- _Short exercise_:
Render every line of the records below as a JSON list of strings, one string per line, leaving out blank lines.
— BEGIN —
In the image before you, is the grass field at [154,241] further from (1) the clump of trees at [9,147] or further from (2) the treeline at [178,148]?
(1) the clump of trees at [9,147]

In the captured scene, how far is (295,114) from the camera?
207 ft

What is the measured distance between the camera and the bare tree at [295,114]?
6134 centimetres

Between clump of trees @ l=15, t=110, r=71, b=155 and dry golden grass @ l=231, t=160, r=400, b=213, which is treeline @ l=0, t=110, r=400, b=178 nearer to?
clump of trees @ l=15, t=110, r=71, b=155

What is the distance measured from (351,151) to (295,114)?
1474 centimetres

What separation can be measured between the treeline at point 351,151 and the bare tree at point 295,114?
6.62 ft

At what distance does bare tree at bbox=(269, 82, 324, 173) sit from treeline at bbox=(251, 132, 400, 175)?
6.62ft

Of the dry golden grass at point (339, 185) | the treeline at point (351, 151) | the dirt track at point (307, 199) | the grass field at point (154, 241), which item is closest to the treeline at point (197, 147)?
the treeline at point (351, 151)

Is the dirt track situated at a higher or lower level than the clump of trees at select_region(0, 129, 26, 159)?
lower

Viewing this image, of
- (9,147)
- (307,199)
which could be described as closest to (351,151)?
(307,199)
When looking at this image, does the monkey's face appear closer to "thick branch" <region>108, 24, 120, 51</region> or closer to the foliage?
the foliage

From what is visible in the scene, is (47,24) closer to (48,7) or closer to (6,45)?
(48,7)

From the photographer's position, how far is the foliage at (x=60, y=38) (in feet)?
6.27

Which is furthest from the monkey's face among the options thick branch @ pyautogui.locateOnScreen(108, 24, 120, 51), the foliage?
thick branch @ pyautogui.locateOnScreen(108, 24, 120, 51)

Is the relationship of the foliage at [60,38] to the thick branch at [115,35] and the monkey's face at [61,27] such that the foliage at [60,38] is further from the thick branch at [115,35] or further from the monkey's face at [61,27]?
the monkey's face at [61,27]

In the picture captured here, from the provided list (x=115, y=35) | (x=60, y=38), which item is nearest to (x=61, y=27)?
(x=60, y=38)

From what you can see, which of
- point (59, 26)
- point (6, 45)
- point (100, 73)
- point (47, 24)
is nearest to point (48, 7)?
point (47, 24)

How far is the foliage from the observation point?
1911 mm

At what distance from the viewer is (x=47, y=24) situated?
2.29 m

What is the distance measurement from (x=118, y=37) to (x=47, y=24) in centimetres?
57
— END —
- _Written answer_:
[
  "In the image before you, is the grass field at [154,241] further from (1) the clump of trees at [9,147] or further from (2) the treeline at [178,148]?",
  "(1) the clump of trees at [9,147]",
  "In the captured scene, how far is (295,114) from the camera?",
  "207 ft",
  "What is the measured distance between the camera and the bare tree at [295,114]?",
  "6134 centimetres",
  "Between clump of trees @ l=15, t=110, r=71, b=155 and dry golden grass @ l=231, t=160, r=400, b=213, which is treeline @ l=0, t=110, r=400, b=178 nearer to?",
  "clump of trees @ l=15, t=110, r=71, b=155",
  "What is the distance measured from (351,151) to (295,114)?",
  "1474 centimetres",
  "What separation can be measured between the treeline at point 351,151 and the bare tree at point 295,114?",
  "6.62 ft",
  "At what distance does bare tree at bbox=(269, 82, 324, 173) sit from treeline at bbox=(251, 132, 400, 175)?",
  "6.62ft",
  "Of the dry golden grass at point (339, 185) | the treeline at point (351, 151) | the dirt track at point (307, 199) | the grass field at point (154, 241), which item is closest to the treeline at point (197, 147)?",
  "the treeline at point (351, 151)",
  "Is the dirt track situated at a higher or lower level than the clump of trees at select_region(0, 129, 26, 159)?",
  "lower",
  "Viewing this image, of",
  "- (9,147)",
  "- (307,199)",
  "which could be described as closest to (351,151)?",
  "(307,199)",
  "When looking at this image, does the monkey's face appear closer to \"thick branch\" <region>108, 24, 120, 51</region> or closer to the foliage?",
  "the foliage",
  "From what is visible in the scene, is (47,24) closer to (48,7) or closer to (6,45)?",
  "(48,7)",
  "From the photographer's position, how far is the foliage at (x=60, y=38) (in feet)?",
  "6.27",
  "Which is furthest from the monkey's face among the options thick branch @ pyautogui.locateOnScreen(108, 24, 120, 51), the foliage?",
  "thick branch @ pyautogui.locateOnScreen(108, 24, 120, 51)",
  "Is the relationship of the foliage at [60,38] to the thick branch at [115,35] and the monkey's face at [61,27] such that the foliage at [60,38] is further from the thick branch at [115,35] or further from the monkey's face at [61,27]?",
  "the monkey's face at [61,27]",
  "In the picture captured here, from the provided list (x=115, y=35) | (x=60, y=38), which item is nearest to (x=61, y=27)?",
  "(x=60, y=38)",
  "From what you can see, which of",
  "- point (59, 26)",
  "- point (6, 45)",
  "- point (100, 73)",
  "- point (47, 24)",
  "is nearest to point (48, 7)?",
  "point (47, 24)",
  "How far is the foliage from the observation point?",
  "1911 mm",
  "At what distance from the viewer is (x=47, y=24) situated?",
  "2.29 m",
  "What is the distance measurement from (x=118, y=37) to (x=47, y=24) in centimetres?",
  "57"
]